La journée de la justice pénale célébrée à Kinshasa

      justice6   Le bureau de représentation de la Cour Pénale Internationale en RDC(CPI RDC) ,à travers son unité de sensibilisation, a commémoré de façon solennelle la journée de la justice pénale internationale, le mercredi 17juillet 2013 au  restaurant Malaika, situé sur l’avenue du livre dans la commune de la Gombe. A cette occasion, Patrick Tshibuyi, chargé de sensibilisation au bureau de représentation de la CPI à Kinshasa, a expliqué l’importance de cet évènement dans la mesure où elle commémorait les 11 ans de la Cour, officialisé par l’entrée en vigueur des statut de Rome.

            De son coté, Paul Madidi, chargé de communication au bureau de représentation de Kinshasa, a lu la déclaration du président San –HYUN SONG  de la CPI en rapport avec cette journée. A l’en croire, cela faisait déjà quinze ans depuis qu’une nouvelle page d’histoire avait été écrite. Bien plus, la déclaration affirmait que c’est à Rome que s’était décidé la création d’une Cour internationale permanente dont l’objet fut de punir les auteurs des crimes inhumains inimaginables et aussi d’apporter réparation aux victimes.

            Et selon cette déclaration, le fait pour la CPI d’avoir adopté le statut de Rome, la communauté internationale s’était engagé dans un projet audacieux de mettre en place un nouveau système judiciaire du niveau mondial qui devrait ainsi se baser sur la coopération internationale afin de juger les responsables de génocide, crimes de guerre contre l’humanité.

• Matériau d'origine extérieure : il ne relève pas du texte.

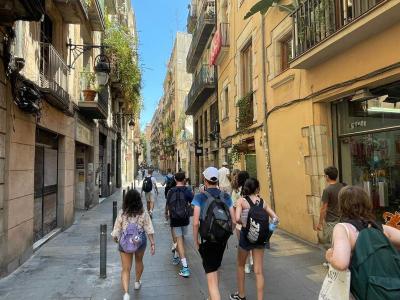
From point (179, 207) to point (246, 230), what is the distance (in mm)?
2102

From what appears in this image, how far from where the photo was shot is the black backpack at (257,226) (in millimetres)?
4742

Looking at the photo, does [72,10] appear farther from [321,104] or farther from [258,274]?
[258,274]

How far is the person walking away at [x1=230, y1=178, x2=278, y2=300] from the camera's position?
475 cm

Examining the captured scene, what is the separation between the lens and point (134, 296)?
18.0ft

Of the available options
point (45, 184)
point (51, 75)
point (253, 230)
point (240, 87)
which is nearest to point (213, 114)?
point (240, 87)

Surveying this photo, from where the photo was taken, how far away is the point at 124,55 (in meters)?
19.0

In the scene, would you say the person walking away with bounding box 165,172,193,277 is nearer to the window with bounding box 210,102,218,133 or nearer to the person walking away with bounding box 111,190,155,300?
the person walking away with bounding box 111,190,155,300

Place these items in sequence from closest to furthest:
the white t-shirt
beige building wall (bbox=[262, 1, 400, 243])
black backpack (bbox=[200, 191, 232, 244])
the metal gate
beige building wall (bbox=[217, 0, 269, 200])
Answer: black backpack (bbox=[200, 191, 232, 244]), beige building wall (bbox=[262, 1, 400, 243]), the metal gate, the white t-shirt, beige building wall (bbox=[217, 0, 269, 200])

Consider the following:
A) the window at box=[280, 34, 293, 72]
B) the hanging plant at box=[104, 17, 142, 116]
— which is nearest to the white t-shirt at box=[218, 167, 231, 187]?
the window at box=[280, 34, 293, 72]

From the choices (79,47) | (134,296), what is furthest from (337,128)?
(79,47)

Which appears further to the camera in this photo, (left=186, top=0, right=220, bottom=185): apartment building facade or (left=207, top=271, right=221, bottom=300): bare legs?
(left=186, top=0, right=220, bottom=185): apartment building facade

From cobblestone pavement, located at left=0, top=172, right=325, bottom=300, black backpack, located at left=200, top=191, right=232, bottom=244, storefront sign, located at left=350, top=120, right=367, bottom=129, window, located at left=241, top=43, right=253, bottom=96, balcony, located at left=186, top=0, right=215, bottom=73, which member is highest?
balcony, located at left=186, top=0, right=215, bottom=73

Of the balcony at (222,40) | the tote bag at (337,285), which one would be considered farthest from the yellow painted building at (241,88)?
the tote bag at (337,285)

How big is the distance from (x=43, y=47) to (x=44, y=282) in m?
5.61
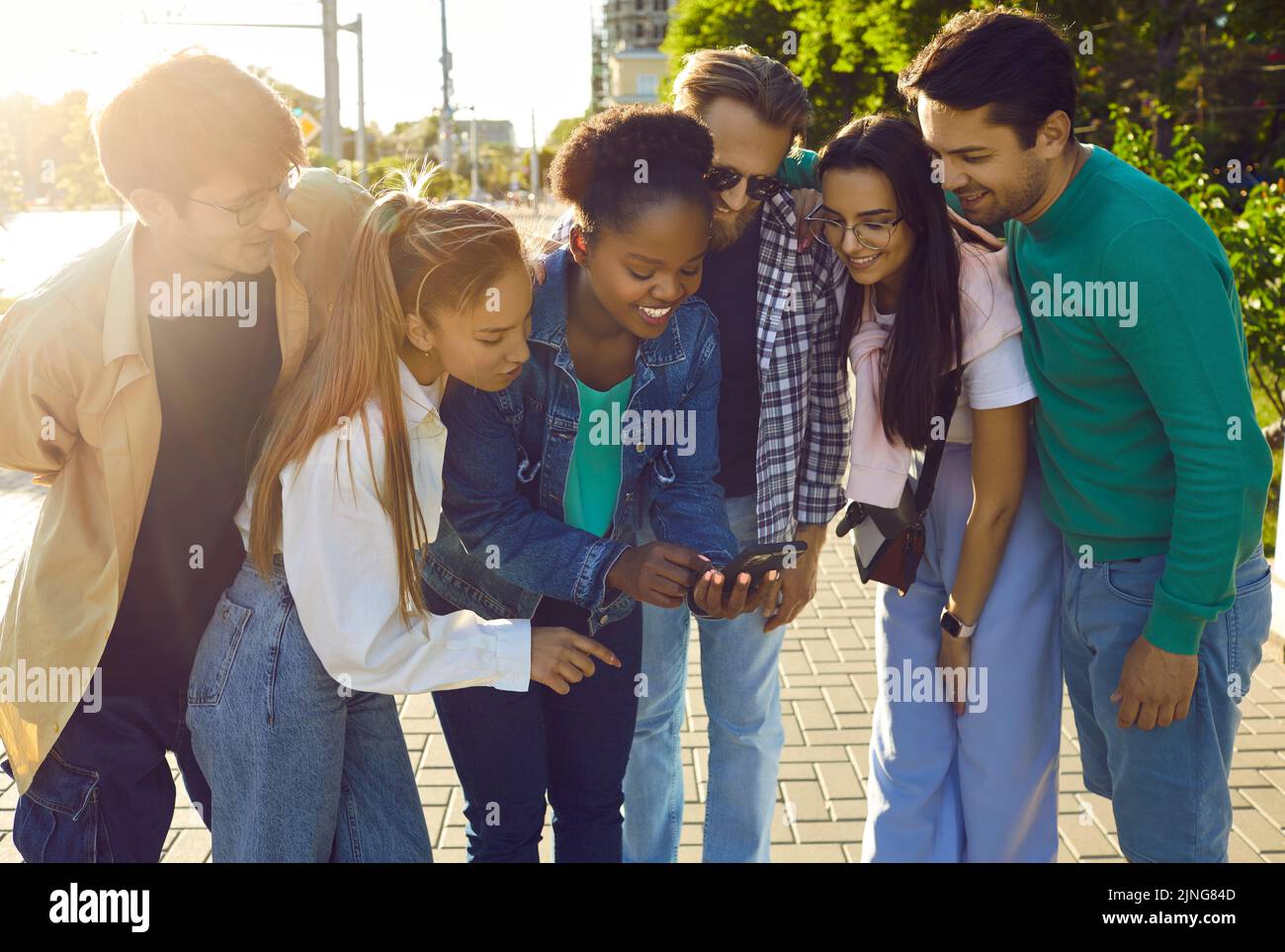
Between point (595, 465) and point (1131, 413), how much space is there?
108 cm

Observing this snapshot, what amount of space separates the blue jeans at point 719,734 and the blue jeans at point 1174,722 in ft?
2.61

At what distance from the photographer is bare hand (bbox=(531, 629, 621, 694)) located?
81.8 inches

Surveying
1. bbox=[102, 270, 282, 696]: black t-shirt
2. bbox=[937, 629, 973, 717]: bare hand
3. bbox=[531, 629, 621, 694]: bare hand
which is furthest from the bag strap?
bbox=[102, 270, 282, 696]: black t-shirt

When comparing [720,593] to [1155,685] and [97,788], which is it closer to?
[1155,685]

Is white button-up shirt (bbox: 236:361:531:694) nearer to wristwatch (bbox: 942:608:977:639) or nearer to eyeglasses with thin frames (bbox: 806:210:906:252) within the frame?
eyeglasses with thin frames (bbox: 806:210:906:252)

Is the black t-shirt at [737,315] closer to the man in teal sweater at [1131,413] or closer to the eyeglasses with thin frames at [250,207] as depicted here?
the man in teal sweater at [1131,413]

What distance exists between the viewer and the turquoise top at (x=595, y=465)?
7.95ft

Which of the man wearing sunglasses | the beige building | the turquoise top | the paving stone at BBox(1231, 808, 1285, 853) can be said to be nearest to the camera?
the turquoise top

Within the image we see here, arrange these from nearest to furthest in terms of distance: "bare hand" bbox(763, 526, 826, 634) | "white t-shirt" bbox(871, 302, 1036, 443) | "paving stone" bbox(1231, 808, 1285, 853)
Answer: "white t-shirt" bbox(871, 302, 1036, 443), "bare hand" bbox(763, 526, 826, 634), "paving stone" bbox(1231, 808, 1285, 853)

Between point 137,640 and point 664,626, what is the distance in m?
1.20

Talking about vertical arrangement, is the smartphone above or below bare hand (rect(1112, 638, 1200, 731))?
above

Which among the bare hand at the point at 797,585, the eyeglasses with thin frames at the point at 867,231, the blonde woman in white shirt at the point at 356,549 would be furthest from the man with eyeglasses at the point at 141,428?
the bare hand at the point at 797,585

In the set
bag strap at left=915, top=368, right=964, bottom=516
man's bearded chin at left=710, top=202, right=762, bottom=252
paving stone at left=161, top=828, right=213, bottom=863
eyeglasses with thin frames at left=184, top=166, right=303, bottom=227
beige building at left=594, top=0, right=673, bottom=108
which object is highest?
beige building at left=594, top=0, right=673, bottom=108
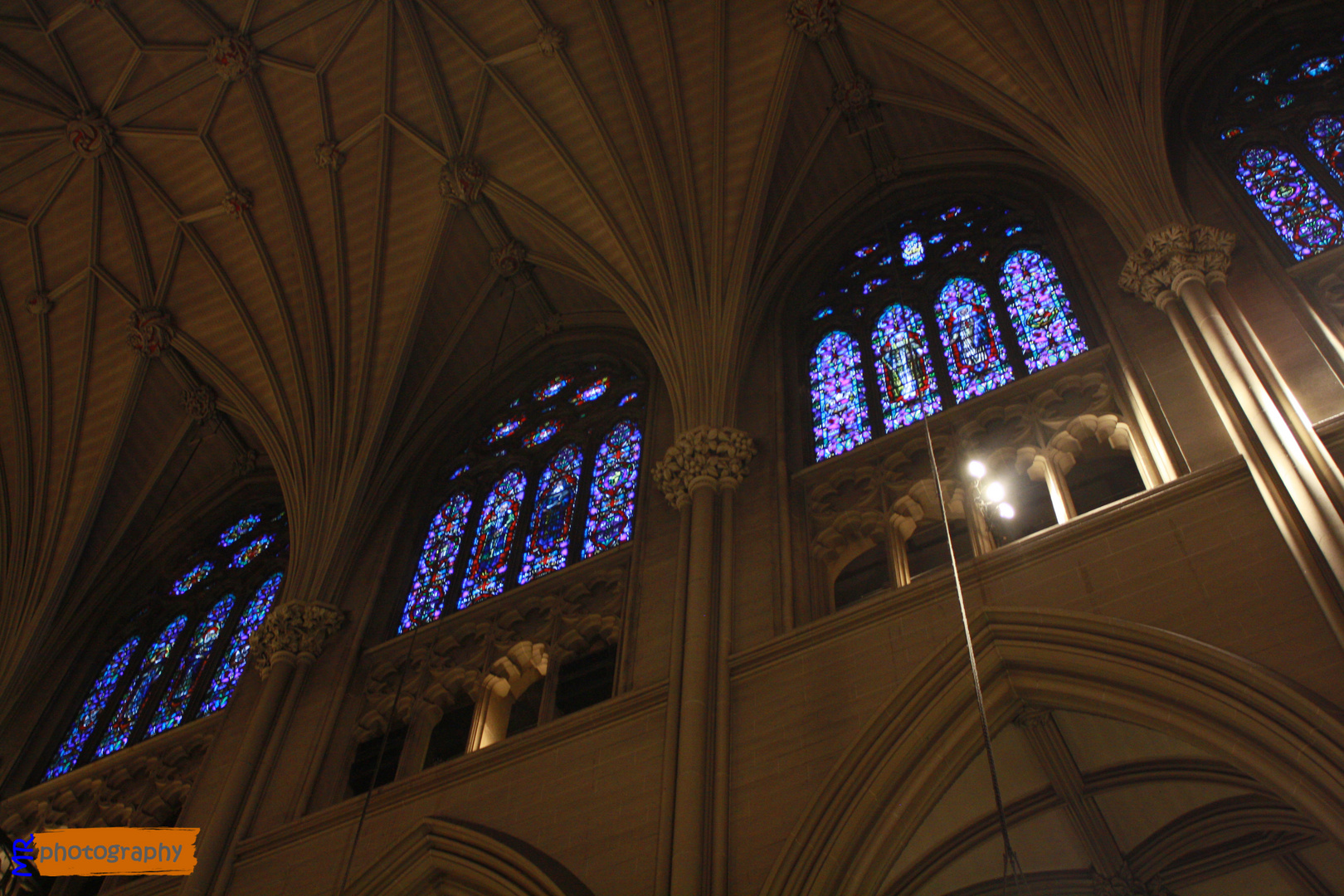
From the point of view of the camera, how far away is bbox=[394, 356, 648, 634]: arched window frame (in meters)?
11.8

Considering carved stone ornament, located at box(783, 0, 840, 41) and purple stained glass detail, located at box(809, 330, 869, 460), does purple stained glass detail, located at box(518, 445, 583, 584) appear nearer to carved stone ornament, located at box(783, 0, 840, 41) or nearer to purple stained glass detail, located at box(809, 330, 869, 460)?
purple stained glass detail, located at box(809, 330, 869, 460)

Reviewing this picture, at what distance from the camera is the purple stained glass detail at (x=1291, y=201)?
9.37m

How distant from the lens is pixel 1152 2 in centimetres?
1036

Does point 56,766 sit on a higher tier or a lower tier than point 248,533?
lower

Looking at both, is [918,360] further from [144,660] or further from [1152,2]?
[144,660]

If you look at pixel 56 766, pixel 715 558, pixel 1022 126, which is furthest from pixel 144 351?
pixel 1022 126

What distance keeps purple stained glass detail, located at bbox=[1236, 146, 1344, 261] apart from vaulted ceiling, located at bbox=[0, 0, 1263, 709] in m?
1.17

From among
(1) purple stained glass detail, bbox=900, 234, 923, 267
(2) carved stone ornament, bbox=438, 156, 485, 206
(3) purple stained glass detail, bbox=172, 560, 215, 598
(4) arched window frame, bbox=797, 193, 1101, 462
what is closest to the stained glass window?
(4) arched window frame, bbox=797, 193, 1101, 462

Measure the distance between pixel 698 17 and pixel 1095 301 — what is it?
4.97m

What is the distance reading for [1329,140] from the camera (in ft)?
33.4

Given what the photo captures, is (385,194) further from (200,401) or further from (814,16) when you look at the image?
(814,16)

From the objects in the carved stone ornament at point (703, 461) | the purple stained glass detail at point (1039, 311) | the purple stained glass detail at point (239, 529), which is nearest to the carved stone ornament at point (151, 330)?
the purple stained glass detail at point (239, 529)

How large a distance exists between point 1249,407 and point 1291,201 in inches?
137

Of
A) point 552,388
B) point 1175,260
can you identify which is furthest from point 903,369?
point 552,388
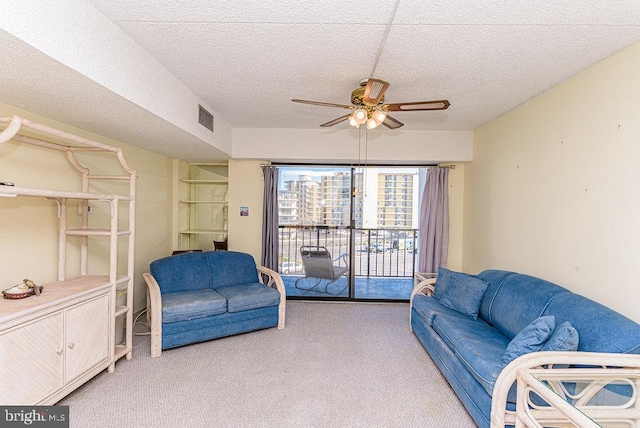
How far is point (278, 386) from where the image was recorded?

            Cette déclaration fait également remarquer que pour plusieurs personnes, il s’agissait d’une tâche impossible. Mais au fil du temps, le projet de justice mondiale s’est révélé solide, car à ce jour la CPI est une organisation indépendante, dynamique, forte de 122 Etats, alors que plusieurs autres continuent à manifester leur intention d’adhésion.

            Concernant son bilan, elle fait mention de huit enquêtes, huit examens préliminaires en cours, la délivrance de 23 mandats d’arrêt et 9 citations à comparaitre. Ceci prouve, selon ses animateurs, que la CPI est jamais plus qu’engagée dans la droite ligne de sa démarche. Cependant, humblement, la CPI se dit, malgré le chemin déjà parcouru, qu’elle ne pourra se relâcher face aux menaces qui pèsent sur elle et qui sont aussi tout à fait réelles, malgré  quelques sabotages, doute, et refus de coopération avec certains Etats. « Raison pour laquelle, en cette date du 17 juillet la CPI  doit prendre le temps de raffermir sa détermination et de rappeler pourquoi  elle ne doit pas du tout renoncer à sa quête de justice », dit Paul Madidi.

            En définitive, il convient de souligner que la CPI pense que la justice doit être préservée, car elle a le pouvoir d’apporter une paix relative à de milliers de personnes victimes de crimes. Car asseoir sa puissance par la violence et la brutalité ne peut être un moyen de gagner sa place. A ce jour, la CPI confirme que sa présence est ressentie partout, elle s’engage à travailler afin que les criminels puissent répondre  de leurs actes.

            Après avoir remercié les victimes pour leur patience et déclaré solennellement que la justice pénale internationale ne concernait aucune culture moins encore un peuple, Paul Madidi a présenté l’exposition Photo-mobile relatant l’histoire de la CPI. Celle-ci, a-t-on appris, se poursuivra sur une bonne partie de la ville de Kinshasa, avant de s’étendre en provinces.